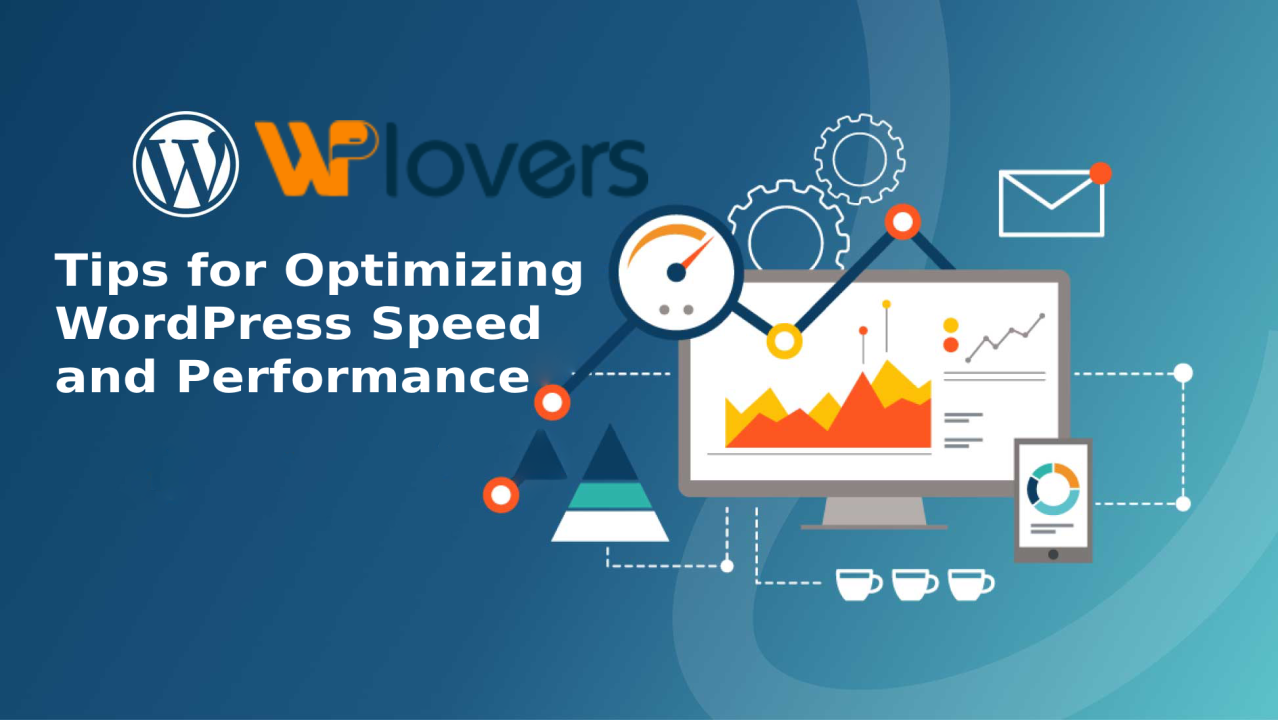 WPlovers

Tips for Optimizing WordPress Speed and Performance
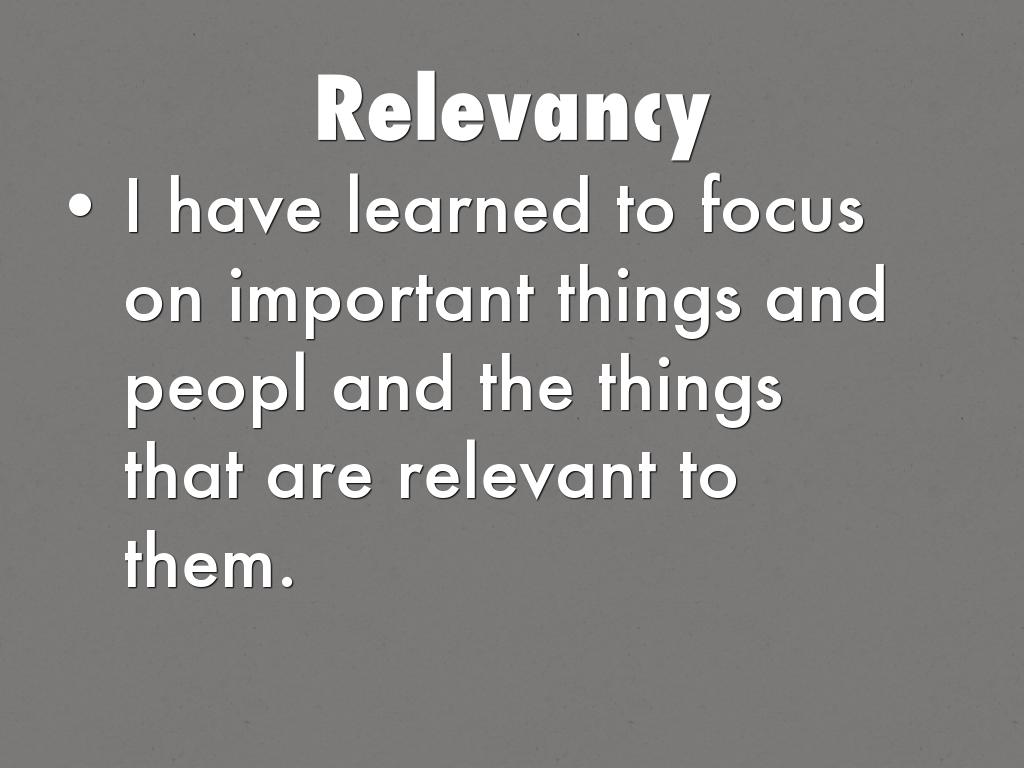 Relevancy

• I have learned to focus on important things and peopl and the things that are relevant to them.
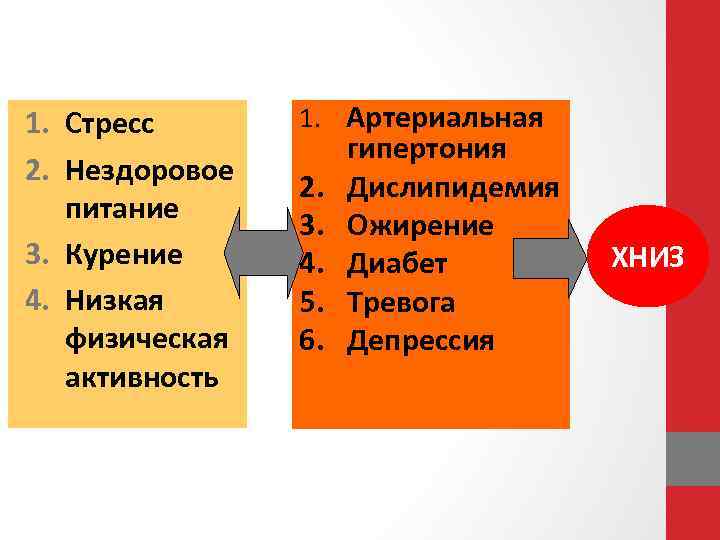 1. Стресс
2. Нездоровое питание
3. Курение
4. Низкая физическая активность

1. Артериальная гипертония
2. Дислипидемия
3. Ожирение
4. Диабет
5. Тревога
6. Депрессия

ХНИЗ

---

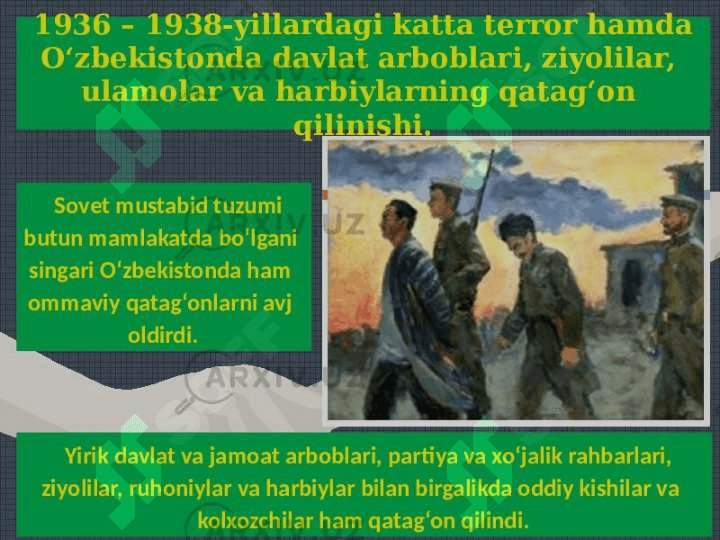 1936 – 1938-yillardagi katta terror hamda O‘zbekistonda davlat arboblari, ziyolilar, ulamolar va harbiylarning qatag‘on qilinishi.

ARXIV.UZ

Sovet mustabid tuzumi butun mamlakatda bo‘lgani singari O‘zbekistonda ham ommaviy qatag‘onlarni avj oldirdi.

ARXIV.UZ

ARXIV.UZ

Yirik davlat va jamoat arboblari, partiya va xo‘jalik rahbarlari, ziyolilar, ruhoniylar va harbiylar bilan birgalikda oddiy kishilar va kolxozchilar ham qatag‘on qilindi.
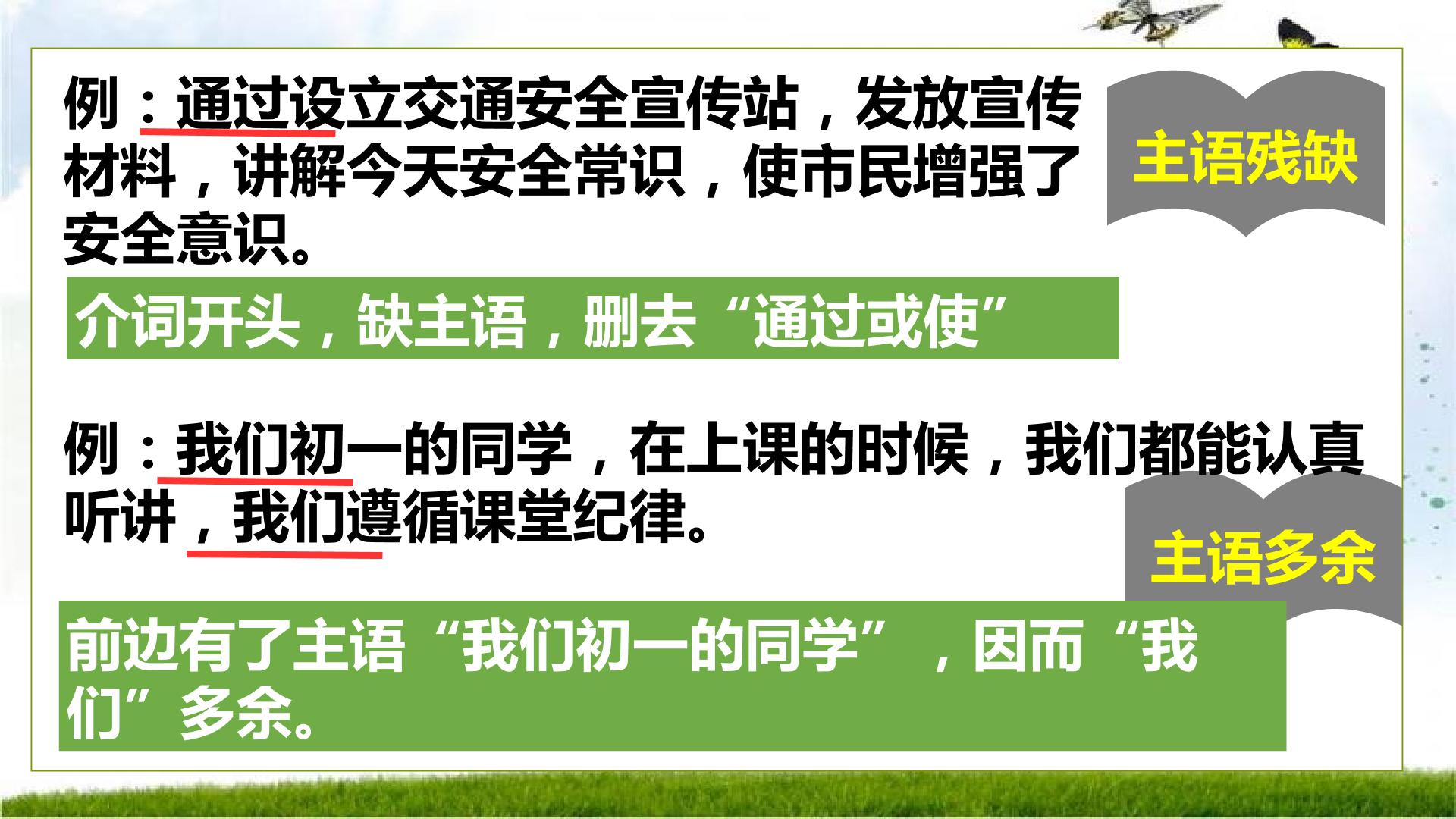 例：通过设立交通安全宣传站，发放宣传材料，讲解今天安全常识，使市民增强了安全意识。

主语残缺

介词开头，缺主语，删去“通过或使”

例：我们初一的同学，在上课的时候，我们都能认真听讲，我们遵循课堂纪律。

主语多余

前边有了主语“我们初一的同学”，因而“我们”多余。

→ Work task: For every line in the listing above that contains "我们初一的同学", copy that line.

→ Result for this task:
例：我们初一的同学，在上课的时候，我们都能认真听讲，我们遵循课堂纪律。
前边有了主语“我们初一的同学”，因而“我们”多余。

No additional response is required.